One day a rich young man—a ruler— came to Jesus and said, “Good Master, what shall I do that I may inherit eternal life?” (Mark 10:17). No doubt, this young man reasoned somewhat thus with himself: “The Master is poor, I am rich. He will welcome me, for I can give Him financial prestige. The Master is without influence in the state—I am a ruler; I can give Him political power. The Master is under a social ban, associating with those poor, ignorant fishermen. I, a wealthy young ruler, can give Him social influence.”
But the Master struck at the heart of his worldly wisdom and self-conceit, by saying unto him, “Go and sell that thou hast, and give to the poor; and come, follow Me.” Come, you can serve Me only in poverty, in reproach, in humility, in social obscurity; for My kingdom is not of this world, and the weapons of this warfare are not carnal, but mighty through God to the pulling down of strongholds. You must deny yourself, for if you have not My spirit you are none of Mine (Rom. 8:9), and My spirit is one of self-sacrifice.

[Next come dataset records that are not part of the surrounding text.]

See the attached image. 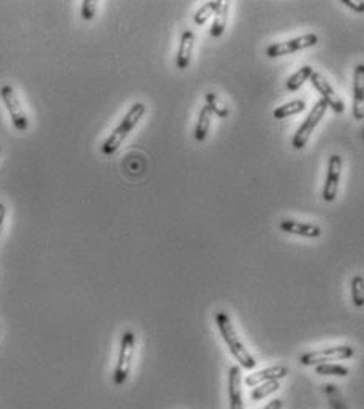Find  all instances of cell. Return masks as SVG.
Returning a JSON list of instances; mask_svg holds the SVG:
<instances>
[{
  "label": "cell",
  "instance_id": "5",
  "mask_svg": "<svg viewBox=\"0 0 364 409\" xmlns=\"http://www.w3.org/2000/svg\"><path fill=\"white\" fill-rule=\"evenodd\" d=\"M326 110H328V105H326L322 99L312 106V111H310L306 121L303 122V126L299 127L298 132L293 137L292 145L294 150H303V148L307 145L310 135H312L315 127L320 124V121L323 119Z\"/></svg>",
  "mask_w": 364,
  "mask_h": 409
},
{
  "label": "cell",
  "instance_id": "7",
  "mask_svg": "<svg viewBox=\"0 0 364 409\" xmlns=\"http://www.w3.org/2000/svg\"><path fill=\"white\" fill-rule=\"evenodd\" d=\"M0 97H2L5 106H7L10 118H12V122L16 129L19 132L28 130L29 127L28 114H26V111L23 108V105H21L19 97L18 94L14 92V89L12 86H8V84L7 86H2V89H0Z\"/></svg>",
  "mask_w": 364,
  "mask_h": 409
},
{
  "label": "cell",
  "instance_id": "24",
  "mask_svg": "<svg viewBox=\"0 0 364 409\" xmlns=\"http://www.w3.org/2000/svg\"><path fill=\"white\" fill-rule=\"evenodd\" d=\"M350 289H352V300L353 305L356 308H361L364 305V279L361 276H353L352 283H350Z\"/></svg>",
  "mask_w": 364,
  "mask_h": 409
},
{
  "label": "cell",
  "instance_id": "9",
  "mask_svg": "<svg viewBox=\"0 0 364 409\" xmlns=\"http://www.w3.org/2000/svg\"><path fill=\"white\" fill-rule=\"evenodd\" d=\"M341 172H342V157L339 154H333L328 161V174L323 188V200L334 201L337 197V189L341 183Z\"/></svg>",
  "mask_w": 364,
  "mask_h": 409
},
{
  "label": "cell",
  "instance_id": "18",
  "mask_svg": "<svg viewBox=\"0 0 364 409\" xmlns=\"http://www.w3.org/2000/svg\"><path fill=\"white\" fill-rule=\"evenodd\" d=\"M312 73H314V68L310 66H304L299 68L296 73H293V75L287 79V91L290 92L298 91V89L307 81Z\"/></svg>",
  "mask_w": 364,
  "mask_h": 409
},
{
  "label": "cell",
  "instance_id": "1",
  "mask_svg": "<svg viewBox=\"0 0 364 409\" xmlns=\"http://www.w3.org/2000/svg\"><path fill=\"white\" fill-rule=\"evenodd\" d=\"M216 323L219 327V332H221V335H222L225 344L228 346L230 352H232L233 357L238 360L241 368L252 371L256 366V360L254 359V355L250 354L247 349H245L243 341H241V338L238 337L236 330H234L233 323H232V321H230L227 312L217 311L216 312Z\"/></svg>",
  "mask_w": 364,
  "mask_h": 409
},
{
  "label": "cell",
  "instance_id": "16",
  "mask_svg": "<svg viewBox=\"0 0 364 409\" xmlns=\"http://www.w3.org/2000/svg\"><path fill=\"white\" fill-rule=\"evenodd\" d=\"M228 12H230V2H222L221 7H219V10L216 12V18H214V23L211 26V35L214 39H219V37L223 35L225 28H227Z\"/></svg>",
  "mask_w": 364,
  "mask_h": 409
},
{
  "label": "cell",
  "instance_id": "6",
  "mask_svg": "<svg viewBox=\"0 0 364 409\" xmlns=\"http://www.w3.org/2000/svg\"><path fill=\"white\" fill-rule=\"evenodd\" d=\"M318 43V37L315 34H306L301 37H296V39L287 40V41H279V43H272L266 48V56L274 59V57L293 54V52L307 50V48H312Z\"/></svg>",
  "mask_w": 364,
  "mask_h": 409
},
{
  "label": "cell",
  "instance_id": "13",
  "mask_svg": "<svg viewBox=\"0 0 364 409\" xmlns=\"http://www.w3.org/2000/svg\"><path fill=\"white\" fill-rule=\"evenodd\" d=\"M281 230L292 235L303 237V238H318L322 235V228L314 224H306V222H299L293 219H283L281 221Z\"/></svg>",
  "mask_w": 364,
  "mask_h": 409
},
{
  "label": "cell",
  "instance_id": "15",
  "mask_svg": "<svg viewBox=\"0 0 364 409\" xmlns=\"http://www.w3.org/2000/svg\"><path fill=\"white\" fill-rule=\"evenodd\" d=\"M211 118H212L211 110L205 105L200 110V114H198V121H196V127H195V140L196 141L203 143L206 140L208 132H210V127H211Z\"/></svg>",
  "mask_w": 364,
  "mask_h": 409
},
{
  "label": "cell",
  "instance_id": "14",
  "mask_svg": "<svg viewBox=\"0 0 364 409\" xmlns=\"http://www.w3.org/2000/svg\"><path fill=\"white\" fill-rule=\"evenodd\" d=\"M194 46H195V34H194V32H192V30L182 32L179 50H178V59H176V66H178L179 70H185V68L190 66Z\"/></svg>",
  "mask_w": 364,
  "mask_h": 409
},
{
  "label": "cell",
  "instance_id": "23",
  "mask_svg": "<svg viewBox=\"0 0 364 409\" xmlns=\"http://www.w3.org/2000/svg\"><path fill=\"white\" fill-rule=\"evenodd\" d=\"M325 394L330 400V406L331 409H349L344 398H342L339 389L334 384H326L325 387Z\"/></svg>",
  "mask_w": 364,
  "mask_h": 409
},
{
  "label": "cell",
  "instance_id": "20",
  "mask_svg": "<svg viewBox=\"0 0 364 409\" xmlns=\"http://www.w3.org/2000/svg\"><path fill=\"white\" fill-rule=\"evenodd\" d=\"M281 389V382L279 381H267L263 382V384L260 386H255L252 392H250V398H252L254 401H259V400H263V398L270 397Z\"/></svg>",
  "mask_w": 364,
  "mask_h": 409
},
{
  "label": "cell",
  "instance_id": "10",
  "mask_svg": "<svg viewBox=\"0 0 364 409\" xmlns=\"http://www.w3.org/2000/svg\"><path fill=\"white\" fill-rule=\"evenodd\" d=\"M243 375H241V366L233 365L228 373V397H230V409H244L243 401Z\"/></svg>",
  "mask_w": 364,
  "mask_h": 409
},
{
  "label": "cell",
  "instance_id": "8",
  "mask_svg": "<svg viewBox=\"0 0 364 409\" xmlns=\"http://www.w3.org/2000/svg\"><path fill=\"white\" fill-rule=\"evenodd\" d=\"M310 83H312V86L317 89L318 94L322 95V100L323 102L330 106L331 110L334 111V113L341 114L344 113L345 110V105H344V100H342L339 95L336 94V91L333 89V86H331L328 79H326L322 73L318 72H314L312 75H310Z\"/></svg>",
  "mask_w": 364,
  "mask_h": 409
},
{
  "label": "cell",
  "instance_id": "19",
  "mask_svg": "<svg viewBox=\"0 0 364 409\" xmlns=\"http://www.w3.org/2000/svg\"><path fill=\"white\" fill-rule=\"evenodd\" d=\"M315 373L318 376H336V378H347L350 371L344 365L337 363H320L315 365Z\"/></svg>",
  "mask_w": 364,
  "mask_h": 409
},
{
  "label": "cell",
  "instance_id": "26",
  "mask_svg": "<svg viewBox=\"0 0 364 409\" xmlns=\"http://www.w3.org/2000/svg\"><path fill=\"white\" fill-rule=\"evenodd\" d=\"M342 3L347 5L349 8H353L358 13H363L364 10V2H353V0H342Z\"/></svg>",
  "mask_w": 364,
  "mask_h": 409
},
{
  "label": "cell",
  "instance_id": "28",
  "mask_svg": "<svg viewBox=\"0 0 364 409\" xmlns=\"http://www.w3.org/2000/svg\"><path fill=\"white\" fill-rule=\"evenodd\" d=\"M5 215H7V208H5L3 203H0V233H2V230H3Z\"/></svg>",
  "mask_w": 364,
  "mask_h": 409
},
{
  "label": "cell",
  "instance_id": "11",
  "mask_svg": "<svg viewBox=\"0 0 364 409\" xmlns=\"http://www.w3.org/2000/svg\"><path fill=\"white\" fill-rule=\"evenodd\" d=\"M287 375H288V368L285 365H274V366H267L265 370L255 371V373H250L247 378L244 379V382L245 386L255 387L267 381H281L283 378H287Z\"/></svg>",
  "mask_w": 364,
  "mask_h": 409
},
{
  "label": "cell",
  "instance_id": "21",
  "mask_svg": "<svg viewBox=\"0 0 364 409\" xmlns=\"http://www.w3.org/2000/svg\"><path fill=\"white\" fill-rule=\"evenodd\" d=\"M221 3H222L221 0H211V2H206L201 8H198V12L194 14V23L196 26L205 24L212 14H216L219 7H221Z\"/></svg>",
  "mask_w": 364,
  "mask_h": 409
},
{
  "label": "cell",
  "instance_id": "17",
  "mask_svg": "<svg viewBox=\"0 0 364 409\" xmlns=\"http://www.w3.org/2000/svg\"><path fill=\"white\" fill-rule=\"evenodd\" d=\"M304 110H306V102H304V100H293V102L277 106L272 114H274L276 119H287L290 118V116L301 113Z\"/></svg>",
  "mask_w": 364,
  "mask_h": 409
},
{
  "label": "cell",
  "instance_id": "4",
  "mask_svg": "<svg viewBox=\"0 0 364 409\" xmlns=\"http://www.w3.org/2000/svg\"><path fill=\"white\" fill-rule=\"evenodd\" d=\"M355 355V349L349 344H342V346H331L318 350H309L299 355V363L304 366H315L320 363H328L330 360H347Z\"/></svg>",
  "mask_w": 364,
  "mask_h": 409
},
{
  "label": "cell",
  "instance_id": "2",
  "mask_svg": "<svg viewBox=\"0 0 364 409\" xmlns=\"http://www.w3.org/2000/svg\"><path fill=\"white\" fill-rule=\"evenodd\" d=\"M144 113H146V106H144V103L132 105L130 110H128L127 114L124 116V119L121 121V124L116 127L114 132H112V134L106 138L103 145H101V152H103L105 156H112V154L119 150L128 134H130L136 127L138 122H140Z\"/></svg>",
  "mask_w": 364,
  "mask_h": 409
},
{
  "label": "cell",
  "instance_id": "25",
  "mask_svg": "<svg viewBox=\"0 0 364 409\" xmlns=\"http://www.w3.org/2000/svg\"><path fill=\"white\" fill-rule=\"evenodd\" d=\"M81 5H83L81 7L83 19L90 21L95 16V12H97V2H94V0H84Z\"/></svg>",
  "mask_w": 364,
  "mask_h": 409
},
{
  "label": "cell",
  "instance_id": "3",
  "mask_svg": "<svg viewBox=\"0 0 364 409\" xmlns=\"http://www.w3.org/2000/svg\"><path fill=\"white\" fill-rule=\"evenodd\" d=\"M135 343H136V337L132 330H127L122 333L119 357H117L114 376H112V381H114L116 386H124L125 381L128 379V375H130V370H132L133 354H135Z\"/></svg>",
  "mask_w": 364,
  "mask_h": 409
},
{
  "label": "cell",
  "instance_id": "27",
  "mask_svg": "<svg viewBox=\"0 0 364 409\" xmlns=\"http://www.w3.org/2000/svg\"><path fill=\"white\" fill-rule=\"evenodd\" d=\"M282 406H283V401L281 400V398H274V400L267 403L263 409H282Z\"/></svg>",
  "mask_w": 364,
  "mask_h": 409
},
{
  "label": "cell",
  "instance_id": "12",
  "mask_svg": "<svg viewBox=\"0 0 364 409\" xmlns=\"http://www.w3.org/2000/svg\"><path fill=\"white\" fill-rule=\"evenodd\" d=\"M353 116L355 119H364V66L358 63L353 75Z\"/></svg>",
  "mask_w": 364,
  "mask_h": 409
},
{
  "label": "cell",
  "instance_id": "22",
  "mask_svg": "<svg viewBox=\"0 0 364 409\" xmlns=\"http://www.w3.org/2000/svg\"><path fill=\"white\" fill-rule=\"evenodd\" d=\"M205 99H206V106L208 108L211 110V113H214V114H217L219 118H227L228 116V106L225 105L221 99L217 97L216 94H212V92H208L206 95H205Z\"/></svg>",
  "mask_w": 364,
  "mask_h": 409
}]
</instances>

You must give up your elegant Jerusalem home, and come with Me, but, remember, the Son of Man hath not where to lay His head. You will be considered little better than a common tramp. You must sacrifice your ease. You must give up your riches, for “hath not God chosen the poor of this world rich in faith, and heirs of the kingdom”? (Jas. 2:5). And it is easier for a camel to go through the eye of a needle than for a rich man to enter that kingdom. Remember, when you do this, you will lose your reputation. The bankers and belles of Jerusalem will say you are beside yourself, and your old friends will not acknowledge you when they meet you on the street. My heart is drawn to you; yea, I love you (Mark 10:21), but I tell you plainly that if you will not take up the cross and follow Me, you cannot be My disciple; yea, “if any man come to Me, and hate not (that is, love in a lesser degree] father, and mother, and wife, and children, and brethren, and sisters, yea, and his own life also, he cannot be My disciple” (Luke 14:26). If you will do this, you shall have treasure in Heaven (Matt. 19:21).

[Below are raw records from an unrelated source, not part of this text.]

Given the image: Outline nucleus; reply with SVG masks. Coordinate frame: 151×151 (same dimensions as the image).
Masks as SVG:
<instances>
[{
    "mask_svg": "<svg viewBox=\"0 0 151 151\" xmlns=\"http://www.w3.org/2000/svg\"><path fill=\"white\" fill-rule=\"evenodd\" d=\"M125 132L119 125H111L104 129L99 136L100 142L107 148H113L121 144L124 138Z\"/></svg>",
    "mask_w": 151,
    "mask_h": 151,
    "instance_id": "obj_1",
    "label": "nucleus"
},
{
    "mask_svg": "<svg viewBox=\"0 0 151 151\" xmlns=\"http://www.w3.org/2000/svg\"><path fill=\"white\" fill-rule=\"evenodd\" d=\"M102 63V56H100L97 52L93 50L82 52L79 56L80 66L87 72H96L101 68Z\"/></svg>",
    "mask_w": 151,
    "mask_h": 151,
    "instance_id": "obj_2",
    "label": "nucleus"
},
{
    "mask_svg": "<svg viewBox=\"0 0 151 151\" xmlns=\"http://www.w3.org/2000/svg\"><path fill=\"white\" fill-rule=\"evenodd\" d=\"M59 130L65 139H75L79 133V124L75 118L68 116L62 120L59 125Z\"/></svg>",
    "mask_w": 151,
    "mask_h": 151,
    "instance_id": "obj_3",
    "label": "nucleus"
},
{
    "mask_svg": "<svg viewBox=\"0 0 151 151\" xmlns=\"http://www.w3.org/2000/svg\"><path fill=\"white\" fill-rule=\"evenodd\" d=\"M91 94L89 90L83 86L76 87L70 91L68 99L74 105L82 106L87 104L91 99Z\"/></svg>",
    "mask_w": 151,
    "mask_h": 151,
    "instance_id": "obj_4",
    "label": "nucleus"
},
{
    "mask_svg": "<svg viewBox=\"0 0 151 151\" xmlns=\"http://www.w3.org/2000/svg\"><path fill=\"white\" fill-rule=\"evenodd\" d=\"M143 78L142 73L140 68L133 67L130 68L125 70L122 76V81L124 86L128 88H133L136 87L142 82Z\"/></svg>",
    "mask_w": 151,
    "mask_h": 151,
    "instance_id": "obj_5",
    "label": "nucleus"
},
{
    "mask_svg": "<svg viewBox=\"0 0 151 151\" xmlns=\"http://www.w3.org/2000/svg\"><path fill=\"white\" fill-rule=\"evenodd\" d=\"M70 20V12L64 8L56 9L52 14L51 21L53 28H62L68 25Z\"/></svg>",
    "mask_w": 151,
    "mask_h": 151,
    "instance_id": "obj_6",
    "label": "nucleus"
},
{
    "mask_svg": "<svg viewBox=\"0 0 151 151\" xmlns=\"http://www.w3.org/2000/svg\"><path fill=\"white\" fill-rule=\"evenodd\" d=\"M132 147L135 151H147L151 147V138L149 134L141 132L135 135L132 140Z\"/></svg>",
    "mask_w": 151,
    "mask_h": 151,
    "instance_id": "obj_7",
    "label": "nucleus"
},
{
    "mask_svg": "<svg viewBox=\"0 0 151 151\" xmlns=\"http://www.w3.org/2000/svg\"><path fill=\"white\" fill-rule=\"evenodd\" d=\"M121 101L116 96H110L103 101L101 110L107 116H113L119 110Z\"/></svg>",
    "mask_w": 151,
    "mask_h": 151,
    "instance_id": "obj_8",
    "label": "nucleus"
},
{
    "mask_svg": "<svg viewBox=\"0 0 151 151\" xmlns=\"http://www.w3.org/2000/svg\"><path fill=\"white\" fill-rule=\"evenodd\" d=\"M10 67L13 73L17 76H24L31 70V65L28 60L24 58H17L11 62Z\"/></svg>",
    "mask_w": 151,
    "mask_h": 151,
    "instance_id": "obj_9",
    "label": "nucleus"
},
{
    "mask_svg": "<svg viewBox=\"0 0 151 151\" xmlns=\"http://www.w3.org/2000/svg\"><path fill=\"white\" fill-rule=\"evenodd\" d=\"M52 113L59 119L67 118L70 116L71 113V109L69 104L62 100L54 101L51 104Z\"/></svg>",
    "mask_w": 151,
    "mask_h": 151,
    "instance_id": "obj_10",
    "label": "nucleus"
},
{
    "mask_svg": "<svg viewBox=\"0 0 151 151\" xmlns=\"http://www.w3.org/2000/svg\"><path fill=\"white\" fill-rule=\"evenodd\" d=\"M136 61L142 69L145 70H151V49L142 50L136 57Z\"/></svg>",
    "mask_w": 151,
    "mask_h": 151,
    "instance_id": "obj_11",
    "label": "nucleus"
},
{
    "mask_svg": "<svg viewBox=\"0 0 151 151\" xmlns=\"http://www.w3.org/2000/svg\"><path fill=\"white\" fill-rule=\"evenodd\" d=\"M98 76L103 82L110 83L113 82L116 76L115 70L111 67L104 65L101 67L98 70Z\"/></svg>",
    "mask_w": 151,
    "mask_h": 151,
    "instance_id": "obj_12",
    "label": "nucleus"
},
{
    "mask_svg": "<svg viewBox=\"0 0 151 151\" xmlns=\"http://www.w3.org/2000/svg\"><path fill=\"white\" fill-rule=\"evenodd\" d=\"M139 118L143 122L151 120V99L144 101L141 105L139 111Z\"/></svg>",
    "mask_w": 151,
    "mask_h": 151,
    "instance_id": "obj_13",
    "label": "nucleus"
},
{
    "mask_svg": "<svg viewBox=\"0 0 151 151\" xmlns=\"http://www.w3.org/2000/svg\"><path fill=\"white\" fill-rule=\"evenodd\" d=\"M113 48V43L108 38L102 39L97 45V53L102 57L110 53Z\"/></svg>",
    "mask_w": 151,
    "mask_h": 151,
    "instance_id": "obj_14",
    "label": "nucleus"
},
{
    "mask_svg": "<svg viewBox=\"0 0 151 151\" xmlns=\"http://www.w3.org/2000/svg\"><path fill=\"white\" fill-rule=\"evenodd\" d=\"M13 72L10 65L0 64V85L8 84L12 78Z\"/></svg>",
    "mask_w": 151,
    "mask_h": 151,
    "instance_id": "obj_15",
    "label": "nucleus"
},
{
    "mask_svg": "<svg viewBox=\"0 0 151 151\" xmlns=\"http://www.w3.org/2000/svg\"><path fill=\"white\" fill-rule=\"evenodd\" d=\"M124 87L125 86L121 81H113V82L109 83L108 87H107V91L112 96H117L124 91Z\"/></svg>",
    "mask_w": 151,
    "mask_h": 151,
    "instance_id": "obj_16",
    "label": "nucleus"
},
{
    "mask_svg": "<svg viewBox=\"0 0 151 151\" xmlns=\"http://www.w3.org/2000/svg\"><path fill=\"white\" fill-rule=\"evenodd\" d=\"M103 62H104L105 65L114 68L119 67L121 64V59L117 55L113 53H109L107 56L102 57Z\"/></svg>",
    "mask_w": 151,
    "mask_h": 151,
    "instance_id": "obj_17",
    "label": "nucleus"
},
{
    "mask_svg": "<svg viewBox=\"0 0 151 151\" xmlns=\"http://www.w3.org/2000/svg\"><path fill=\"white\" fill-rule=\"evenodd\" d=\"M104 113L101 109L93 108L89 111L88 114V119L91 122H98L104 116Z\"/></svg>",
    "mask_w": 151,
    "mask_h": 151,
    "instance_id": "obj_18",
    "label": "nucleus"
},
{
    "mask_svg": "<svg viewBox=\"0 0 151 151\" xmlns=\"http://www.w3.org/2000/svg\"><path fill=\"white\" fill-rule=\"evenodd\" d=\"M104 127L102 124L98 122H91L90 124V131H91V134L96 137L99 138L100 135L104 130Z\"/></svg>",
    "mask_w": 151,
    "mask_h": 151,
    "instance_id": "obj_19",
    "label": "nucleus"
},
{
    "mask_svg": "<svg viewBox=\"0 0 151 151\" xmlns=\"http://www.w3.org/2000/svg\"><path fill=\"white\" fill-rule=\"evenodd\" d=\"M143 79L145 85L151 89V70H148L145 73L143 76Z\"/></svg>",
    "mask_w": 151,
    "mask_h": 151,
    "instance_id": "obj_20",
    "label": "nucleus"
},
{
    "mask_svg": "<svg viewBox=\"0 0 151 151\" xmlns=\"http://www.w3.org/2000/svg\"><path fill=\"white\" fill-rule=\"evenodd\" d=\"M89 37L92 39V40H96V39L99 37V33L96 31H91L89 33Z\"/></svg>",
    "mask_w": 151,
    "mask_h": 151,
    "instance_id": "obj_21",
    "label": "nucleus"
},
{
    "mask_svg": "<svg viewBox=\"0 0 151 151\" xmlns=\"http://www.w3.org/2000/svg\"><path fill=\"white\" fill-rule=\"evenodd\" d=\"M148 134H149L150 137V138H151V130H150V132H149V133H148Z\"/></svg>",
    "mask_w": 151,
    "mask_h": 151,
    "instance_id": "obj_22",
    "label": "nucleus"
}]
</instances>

Do you not see the impossibility of making such a radical Gospel as this popular? This spirit and the spirit of the world are as fully opposed to each other as two locomotives on the same track running toward each other at the rate of sixty miles an hour. Fire and water will consort together as quickly as the “Christ in you” and the spirit of the world.

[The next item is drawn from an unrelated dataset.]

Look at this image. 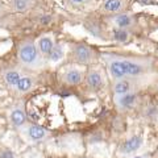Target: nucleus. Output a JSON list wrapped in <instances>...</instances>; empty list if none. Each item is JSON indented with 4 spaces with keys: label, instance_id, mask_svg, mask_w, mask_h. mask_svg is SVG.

Do not waste your time trying to fix up a popular holiness. Just be holy because the Lord God is holy. Seek to please Him without regard to the likes or dislikes of men, and those who are disposed to be saved will soon see “Christ in you,” and will cry out with Isaiah: “Woe is me! for I am undone; because I am a man of unclean lips, and I dwell in the midst of a people of unclean lips: for mine eyes have seen the King, the Lord of Hosts”; and, falling at His feet, they will say with the leper, “Lord, if Thou wilt Thou canst make me clean.” And Jesus, having compassion on them, will say, “I will, be thou clean.”